> [PROBLEM DETAILS]:
Write out every entry again exactly as it stands.

> [PROVIDED INFORMATION]:
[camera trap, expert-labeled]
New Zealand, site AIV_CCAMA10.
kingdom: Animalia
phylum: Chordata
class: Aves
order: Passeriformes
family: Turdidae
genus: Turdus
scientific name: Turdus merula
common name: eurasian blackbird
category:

> [ANSWER FOR THIS EXERCISE]:
[camera trap, expert-labeled]
New Zealand, site AIV_CCAMA10.
kingdom: Animalia
phylum: Chordata
class: Aves
order: Passeriformes
family: Turdidae
genus: Turdus
scientific name: Turdus merula
common name: eurasian blackbird
category:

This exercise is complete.